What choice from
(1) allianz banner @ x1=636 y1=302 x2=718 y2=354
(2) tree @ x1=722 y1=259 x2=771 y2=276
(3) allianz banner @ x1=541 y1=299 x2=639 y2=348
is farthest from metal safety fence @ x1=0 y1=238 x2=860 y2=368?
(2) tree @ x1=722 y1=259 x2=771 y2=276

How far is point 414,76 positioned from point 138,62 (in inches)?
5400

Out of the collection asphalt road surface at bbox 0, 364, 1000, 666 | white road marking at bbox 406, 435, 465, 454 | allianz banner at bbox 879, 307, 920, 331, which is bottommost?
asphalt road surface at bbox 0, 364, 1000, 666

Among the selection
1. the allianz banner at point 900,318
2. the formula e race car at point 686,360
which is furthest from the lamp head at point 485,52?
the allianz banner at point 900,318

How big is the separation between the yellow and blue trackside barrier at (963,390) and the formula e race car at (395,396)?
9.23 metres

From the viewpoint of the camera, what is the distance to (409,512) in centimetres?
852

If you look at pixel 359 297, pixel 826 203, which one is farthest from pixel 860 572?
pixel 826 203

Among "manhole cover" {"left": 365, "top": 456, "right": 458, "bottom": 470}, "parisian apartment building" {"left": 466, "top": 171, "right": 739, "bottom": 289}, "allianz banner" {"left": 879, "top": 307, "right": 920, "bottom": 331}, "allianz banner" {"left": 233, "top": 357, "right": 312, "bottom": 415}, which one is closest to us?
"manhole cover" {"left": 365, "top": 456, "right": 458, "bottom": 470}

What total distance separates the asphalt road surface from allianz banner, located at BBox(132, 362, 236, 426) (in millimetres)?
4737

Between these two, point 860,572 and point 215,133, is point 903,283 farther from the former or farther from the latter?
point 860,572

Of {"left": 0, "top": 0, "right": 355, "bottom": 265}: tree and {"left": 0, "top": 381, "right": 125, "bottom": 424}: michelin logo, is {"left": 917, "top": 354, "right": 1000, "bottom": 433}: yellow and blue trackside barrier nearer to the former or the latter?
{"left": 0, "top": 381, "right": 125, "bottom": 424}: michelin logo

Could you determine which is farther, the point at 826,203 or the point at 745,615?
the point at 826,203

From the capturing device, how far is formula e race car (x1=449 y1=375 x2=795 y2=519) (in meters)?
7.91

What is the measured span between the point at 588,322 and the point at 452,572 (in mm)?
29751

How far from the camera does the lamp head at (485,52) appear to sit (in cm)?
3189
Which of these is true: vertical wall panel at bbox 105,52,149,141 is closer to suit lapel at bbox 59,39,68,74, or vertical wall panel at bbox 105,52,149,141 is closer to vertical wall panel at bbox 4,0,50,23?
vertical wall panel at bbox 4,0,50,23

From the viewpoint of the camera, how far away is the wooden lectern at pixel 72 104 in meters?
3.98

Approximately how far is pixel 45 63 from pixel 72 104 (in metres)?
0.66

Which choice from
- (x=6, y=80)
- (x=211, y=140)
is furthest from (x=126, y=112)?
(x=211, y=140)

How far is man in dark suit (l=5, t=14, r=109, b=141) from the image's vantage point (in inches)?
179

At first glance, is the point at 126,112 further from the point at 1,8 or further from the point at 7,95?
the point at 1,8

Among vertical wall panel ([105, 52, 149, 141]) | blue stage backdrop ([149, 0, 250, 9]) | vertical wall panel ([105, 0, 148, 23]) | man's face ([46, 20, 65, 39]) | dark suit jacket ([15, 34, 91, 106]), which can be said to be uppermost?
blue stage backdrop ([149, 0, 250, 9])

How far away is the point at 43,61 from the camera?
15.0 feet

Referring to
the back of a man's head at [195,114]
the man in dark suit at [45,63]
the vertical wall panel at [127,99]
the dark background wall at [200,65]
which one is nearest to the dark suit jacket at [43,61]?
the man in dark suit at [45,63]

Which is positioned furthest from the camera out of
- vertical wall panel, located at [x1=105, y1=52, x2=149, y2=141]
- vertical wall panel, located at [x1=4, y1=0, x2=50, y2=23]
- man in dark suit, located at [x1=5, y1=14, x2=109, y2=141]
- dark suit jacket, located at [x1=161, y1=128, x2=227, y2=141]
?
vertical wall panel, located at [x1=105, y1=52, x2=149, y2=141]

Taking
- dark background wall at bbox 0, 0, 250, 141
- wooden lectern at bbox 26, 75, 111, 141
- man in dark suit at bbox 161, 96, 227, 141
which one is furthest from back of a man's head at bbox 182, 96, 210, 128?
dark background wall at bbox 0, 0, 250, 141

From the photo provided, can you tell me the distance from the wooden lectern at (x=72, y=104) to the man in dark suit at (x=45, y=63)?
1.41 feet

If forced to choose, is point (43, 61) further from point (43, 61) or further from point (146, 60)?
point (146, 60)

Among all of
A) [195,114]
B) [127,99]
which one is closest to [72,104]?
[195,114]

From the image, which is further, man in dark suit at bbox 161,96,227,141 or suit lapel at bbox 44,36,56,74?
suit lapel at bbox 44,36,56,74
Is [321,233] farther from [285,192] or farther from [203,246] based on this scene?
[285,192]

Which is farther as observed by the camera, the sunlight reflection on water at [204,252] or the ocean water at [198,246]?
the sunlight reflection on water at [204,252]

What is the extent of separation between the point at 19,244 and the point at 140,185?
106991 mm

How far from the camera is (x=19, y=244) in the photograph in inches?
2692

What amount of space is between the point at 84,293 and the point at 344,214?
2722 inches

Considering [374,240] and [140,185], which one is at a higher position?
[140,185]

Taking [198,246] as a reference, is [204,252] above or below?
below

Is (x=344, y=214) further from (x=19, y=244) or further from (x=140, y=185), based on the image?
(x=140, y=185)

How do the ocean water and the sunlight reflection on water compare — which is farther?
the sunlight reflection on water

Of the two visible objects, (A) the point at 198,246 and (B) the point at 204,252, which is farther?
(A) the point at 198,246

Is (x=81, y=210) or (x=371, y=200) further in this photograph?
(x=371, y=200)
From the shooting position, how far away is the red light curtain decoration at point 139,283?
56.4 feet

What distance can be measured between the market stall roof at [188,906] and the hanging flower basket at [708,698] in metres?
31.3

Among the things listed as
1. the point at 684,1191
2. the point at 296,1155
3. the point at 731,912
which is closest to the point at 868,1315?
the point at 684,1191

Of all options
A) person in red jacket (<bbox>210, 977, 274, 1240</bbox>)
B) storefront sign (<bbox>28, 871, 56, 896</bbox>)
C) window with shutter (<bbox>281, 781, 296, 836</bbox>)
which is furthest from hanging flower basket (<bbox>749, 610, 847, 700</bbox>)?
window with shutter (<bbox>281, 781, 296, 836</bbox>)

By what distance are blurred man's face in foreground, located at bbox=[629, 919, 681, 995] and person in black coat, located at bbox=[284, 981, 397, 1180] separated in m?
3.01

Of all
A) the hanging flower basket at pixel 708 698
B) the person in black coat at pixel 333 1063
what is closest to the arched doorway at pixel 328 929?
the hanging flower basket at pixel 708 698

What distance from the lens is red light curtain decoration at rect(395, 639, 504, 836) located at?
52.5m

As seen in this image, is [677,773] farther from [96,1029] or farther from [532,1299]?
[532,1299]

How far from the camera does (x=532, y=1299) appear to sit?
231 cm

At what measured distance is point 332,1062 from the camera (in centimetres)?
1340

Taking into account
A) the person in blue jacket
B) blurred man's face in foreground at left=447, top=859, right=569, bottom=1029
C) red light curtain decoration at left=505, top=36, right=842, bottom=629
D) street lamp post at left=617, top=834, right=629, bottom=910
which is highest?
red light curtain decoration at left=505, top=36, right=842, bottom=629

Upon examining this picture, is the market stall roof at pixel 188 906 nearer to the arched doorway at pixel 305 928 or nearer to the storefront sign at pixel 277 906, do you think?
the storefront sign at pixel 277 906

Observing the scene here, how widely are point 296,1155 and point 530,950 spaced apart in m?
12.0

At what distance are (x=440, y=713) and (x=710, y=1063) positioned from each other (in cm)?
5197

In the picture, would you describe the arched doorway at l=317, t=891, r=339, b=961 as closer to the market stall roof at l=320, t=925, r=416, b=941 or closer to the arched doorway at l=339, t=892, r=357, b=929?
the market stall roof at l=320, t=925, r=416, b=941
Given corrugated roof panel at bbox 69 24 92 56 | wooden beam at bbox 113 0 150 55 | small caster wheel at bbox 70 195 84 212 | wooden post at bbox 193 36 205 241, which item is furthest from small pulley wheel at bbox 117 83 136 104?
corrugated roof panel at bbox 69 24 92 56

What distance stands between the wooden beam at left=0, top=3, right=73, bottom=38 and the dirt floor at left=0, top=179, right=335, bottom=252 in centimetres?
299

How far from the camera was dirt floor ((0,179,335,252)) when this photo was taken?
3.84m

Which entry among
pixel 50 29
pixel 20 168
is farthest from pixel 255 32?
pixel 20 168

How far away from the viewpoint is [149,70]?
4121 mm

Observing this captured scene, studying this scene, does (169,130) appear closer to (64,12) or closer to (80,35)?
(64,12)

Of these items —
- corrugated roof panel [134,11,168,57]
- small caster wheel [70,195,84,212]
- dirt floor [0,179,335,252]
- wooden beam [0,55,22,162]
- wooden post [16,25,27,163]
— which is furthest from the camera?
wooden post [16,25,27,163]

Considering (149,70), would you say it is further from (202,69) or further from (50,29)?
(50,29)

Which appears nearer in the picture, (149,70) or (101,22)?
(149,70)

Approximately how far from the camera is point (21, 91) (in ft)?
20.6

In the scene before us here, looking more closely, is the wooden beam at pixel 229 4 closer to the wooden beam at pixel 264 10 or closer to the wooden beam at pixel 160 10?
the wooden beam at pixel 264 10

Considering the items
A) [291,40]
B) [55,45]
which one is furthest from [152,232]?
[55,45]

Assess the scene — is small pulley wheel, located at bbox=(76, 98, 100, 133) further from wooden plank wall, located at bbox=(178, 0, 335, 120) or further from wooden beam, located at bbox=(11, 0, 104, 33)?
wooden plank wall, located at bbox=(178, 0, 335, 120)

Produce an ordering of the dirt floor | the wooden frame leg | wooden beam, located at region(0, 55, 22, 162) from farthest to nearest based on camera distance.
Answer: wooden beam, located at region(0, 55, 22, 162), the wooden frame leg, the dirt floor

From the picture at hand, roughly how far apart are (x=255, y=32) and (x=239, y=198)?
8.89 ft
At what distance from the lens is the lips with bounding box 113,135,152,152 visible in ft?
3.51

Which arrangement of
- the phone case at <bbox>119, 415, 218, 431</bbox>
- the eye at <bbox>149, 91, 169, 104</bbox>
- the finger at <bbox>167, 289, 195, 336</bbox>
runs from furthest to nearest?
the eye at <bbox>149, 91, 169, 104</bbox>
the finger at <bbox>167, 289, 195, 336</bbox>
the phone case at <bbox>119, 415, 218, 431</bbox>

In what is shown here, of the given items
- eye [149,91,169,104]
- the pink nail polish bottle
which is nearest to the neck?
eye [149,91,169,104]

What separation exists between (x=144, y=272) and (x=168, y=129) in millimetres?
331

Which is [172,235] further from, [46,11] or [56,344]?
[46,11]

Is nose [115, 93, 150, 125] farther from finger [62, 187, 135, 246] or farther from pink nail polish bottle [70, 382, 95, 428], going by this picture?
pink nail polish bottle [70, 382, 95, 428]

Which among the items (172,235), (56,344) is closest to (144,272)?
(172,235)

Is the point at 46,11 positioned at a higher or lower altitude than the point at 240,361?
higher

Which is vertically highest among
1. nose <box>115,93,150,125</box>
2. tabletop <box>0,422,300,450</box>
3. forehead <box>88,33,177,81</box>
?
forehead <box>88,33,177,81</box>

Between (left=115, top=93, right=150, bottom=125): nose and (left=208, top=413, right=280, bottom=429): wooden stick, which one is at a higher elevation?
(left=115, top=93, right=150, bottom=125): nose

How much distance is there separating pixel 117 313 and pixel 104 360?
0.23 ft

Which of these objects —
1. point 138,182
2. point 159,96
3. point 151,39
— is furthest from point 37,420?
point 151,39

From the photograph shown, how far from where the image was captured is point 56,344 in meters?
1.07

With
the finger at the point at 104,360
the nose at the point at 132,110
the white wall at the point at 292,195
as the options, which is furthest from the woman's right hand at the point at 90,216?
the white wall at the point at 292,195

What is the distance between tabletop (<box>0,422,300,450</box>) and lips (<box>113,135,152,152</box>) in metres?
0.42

## WHAT YOU SHOULD DO
Return exactly the lines of the data, and only those, from the line with "Between (left=115, top=93, right=150, bottom=125): nose" through the last line, inclusive.

## WRITTEN SOLUTION
Between (left=115, top=93, right=150, bottom=125): nose and (left=208, top=413, right=280, bottom=429): wooden stick, which one is at a higher elevation?
(left=115, top=93, right=150, bottom=125): nose

How much distance is there separating pixel 117 313 and pixel 104 360?
0.23 ft

Which of these objects —
1. point 138,182
2. point 159,96
3. point 151,39
— is furthest from point 37,420?
point 151,39

From the photograph shown, how far from where the image was captured is point 56,344 in meters?
1.07

With
the finger at the point at 104,360
the nose at the point at 132,110
the white wall at the point at 292,195
as the options, which is furthest from the woman's right hand at the point at 90,216?
the white wall at the point at 292,195

What is the distance between tabletop (<box>0,422,300,450</box>) and lips (<box>113,135,152,152</box>) in metres?
0.42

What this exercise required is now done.